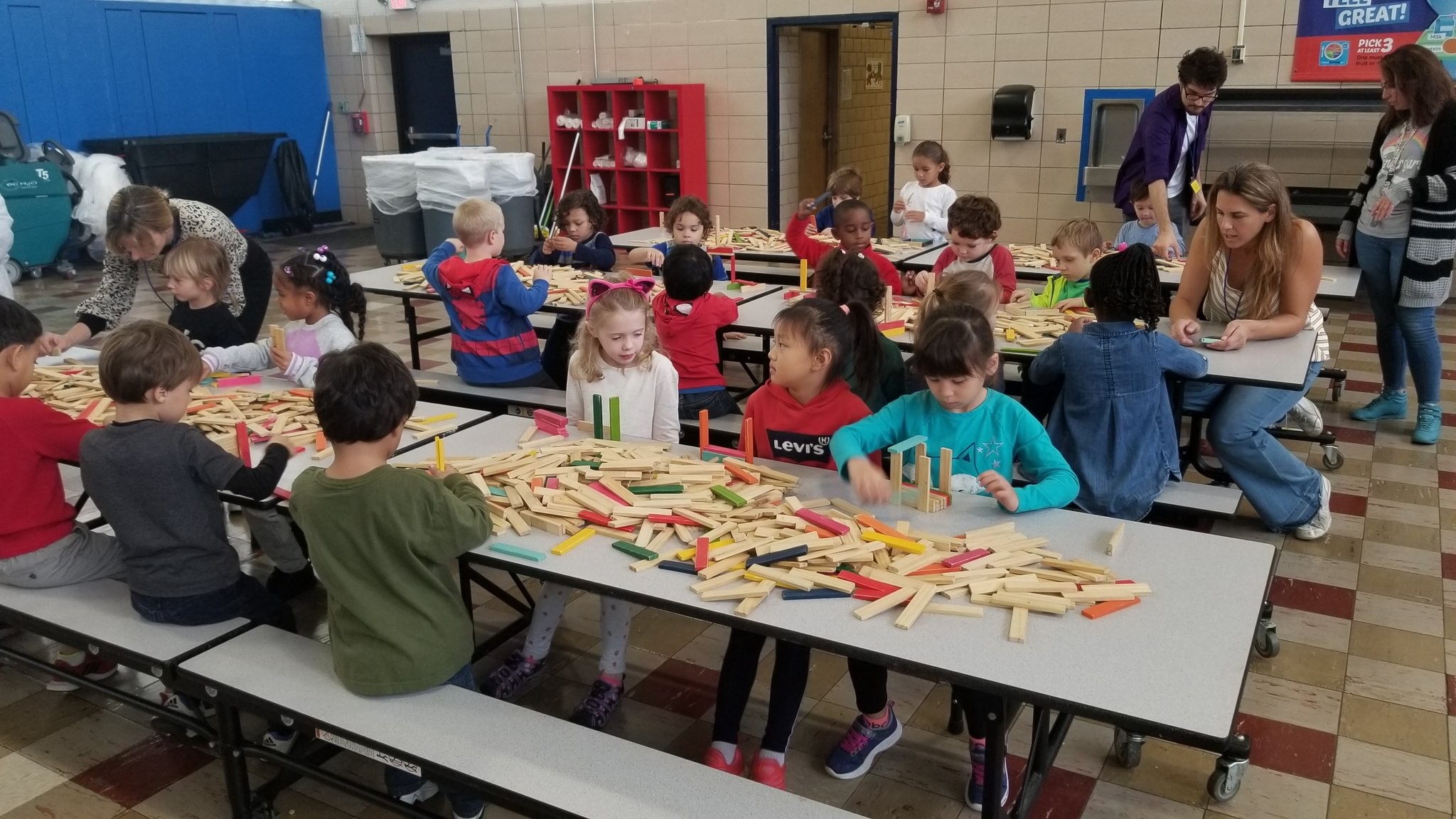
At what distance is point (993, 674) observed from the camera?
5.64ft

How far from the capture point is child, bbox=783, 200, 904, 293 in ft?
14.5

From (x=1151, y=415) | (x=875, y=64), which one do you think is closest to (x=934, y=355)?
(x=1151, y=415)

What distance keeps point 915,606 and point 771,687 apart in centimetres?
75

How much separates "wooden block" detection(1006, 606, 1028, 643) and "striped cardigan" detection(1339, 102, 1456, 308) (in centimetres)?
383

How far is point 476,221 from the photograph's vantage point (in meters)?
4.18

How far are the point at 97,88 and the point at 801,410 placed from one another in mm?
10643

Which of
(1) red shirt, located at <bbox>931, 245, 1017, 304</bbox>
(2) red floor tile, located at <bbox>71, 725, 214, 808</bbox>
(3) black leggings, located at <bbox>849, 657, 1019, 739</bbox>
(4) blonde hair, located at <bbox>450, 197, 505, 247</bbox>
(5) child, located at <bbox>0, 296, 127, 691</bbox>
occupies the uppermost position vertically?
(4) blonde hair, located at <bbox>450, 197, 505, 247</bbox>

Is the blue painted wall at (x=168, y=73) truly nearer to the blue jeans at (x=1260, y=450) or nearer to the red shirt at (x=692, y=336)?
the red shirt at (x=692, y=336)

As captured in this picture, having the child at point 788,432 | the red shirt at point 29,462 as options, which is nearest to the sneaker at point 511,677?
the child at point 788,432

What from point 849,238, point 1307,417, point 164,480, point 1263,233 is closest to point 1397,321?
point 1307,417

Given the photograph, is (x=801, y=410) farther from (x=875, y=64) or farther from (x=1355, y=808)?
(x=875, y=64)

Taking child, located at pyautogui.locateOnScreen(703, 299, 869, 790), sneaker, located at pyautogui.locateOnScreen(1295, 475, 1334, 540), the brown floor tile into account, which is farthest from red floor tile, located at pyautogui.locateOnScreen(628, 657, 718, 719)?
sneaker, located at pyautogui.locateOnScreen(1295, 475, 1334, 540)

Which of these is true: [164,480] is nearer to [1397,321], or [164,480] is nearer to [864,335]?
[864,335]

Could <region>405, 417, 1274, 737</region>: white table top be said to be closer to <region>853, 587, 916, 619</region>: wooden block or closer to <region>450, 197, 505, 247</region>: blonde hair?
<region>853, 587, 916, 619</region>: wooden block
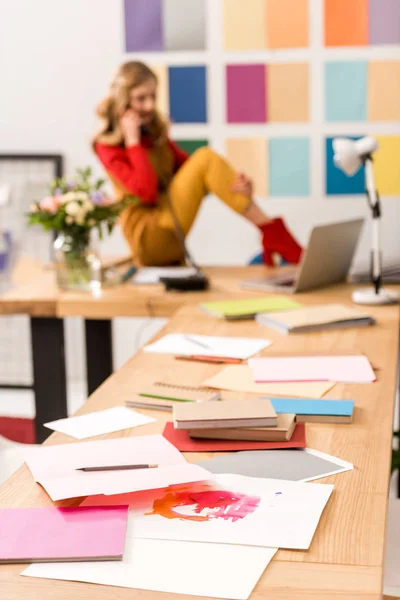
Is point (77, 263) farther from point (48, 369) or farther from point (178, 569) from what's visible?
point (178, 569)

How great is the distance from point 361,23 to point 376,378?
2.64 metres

● ● ● ● ● ● ●

- _What you are asked to do_:
Please put every entry above into a two-column CSV with the header row entry_text,answer, giving each entry one row. The row holds the entry's text and its answer, each in a single quoted field with line breaks turned into spaces, and the pictures are left out.

- _Complete answer_:
entry_text,answer
"At what distance is point (993, 674) observed from the camera?","5.64ft"
"How far from the capture point is child, bbox=783, 200, 904, 293 in ft?","14.5"
"From (x=1151, y=415) | (x=875, y=64), which one do you think is closest to (x=934, y=355)?","(x=1151, y=415)"
"What distance keeps point 915,606 and point 771,687 apart in centimetres?","75"
"How much separates ""wooden block"" detection(1006, 606, 1028, 643) and ""striped cardigan"" detection(1339, 102, 1456, 308) (in centimetres)?","383"
"How far is point 476,221 from the photograph's vantage point (in meters)?","4.18"
"How far are the point at 97,88 and the point at 801,410 placed from one another in mm?","10643"
"Which of (1) red shirt, located at <bbox>931, 245, 1017, 304</bbox> (2) red floor tile, located at <bbox>71, 725, 214, 808</bbox> (3) black leggings, located at <bbox>849, 657, 1019, 739</bbox> (4) blonde hair, located at <bbox>450, 197, 505, 247</bbox> (5) child, located at <bbox>0, 296, 127, 691</bbox> occupies the uppermost position vertically?","(4) blonde hair, located at <bbox>450, 197, 505, 247</bbox>"
"Is the blue painted wall at (x=168, y=73) truly nearer to the blue jeans at (x=1260, y=450) or nearer to the red shirt at (x=692, y=336)?","the red shirt at (x=692, y=336)"
"As captured in this picture, having the child at point 788,432 | the red shirt at point 29,462 as options, which is nearest to the sneaker at point 511,677?","the child at point 788,432"
"What from point 849,238, point 1307,417, point 164,480, point 1263,233 is closest to point 1397,321?","point 1307,417"
"Given the photograph, is (x=801, y=410) farther from (x=875, y=64) or farther from (x=1355, y=808)?","(x=875, y=64)"
"Taking child, located at pyautogui.locateOnScreen(703, 299, 869, 790), sneaker, located at pyautogui.locateOnScreen(1295, 475, 1334, 540), the brown floor tile into account, which is farthest from red floor tile, located at pyautogui.locateOnScreen(628, 657, 718, 719)?","sneaker, located at pyautogui.locateOnScreen(1295, 475, 1334, 540)"
"Which of these is true: [164,480] is nearer to [1397,321], or [164,480] is nearer to [864,335]?","[864,335]"
"Could <region>405, 417, 1274, 737</region>: white table top be said to be closer to <region>853, 587, 916, 619</region>: wooden block or closer to <region>450, 197, 505, 247</region>: blonde hair?","<region>853, 587, 916, 619</region>: wooden block"
"Is point (77, 263) farther from point (48, 369) or farther from point (178, 569) from what's visible?","point (178, 569)"
"How great is the distance from point 361,23 to point 376,378?","2.64 metres"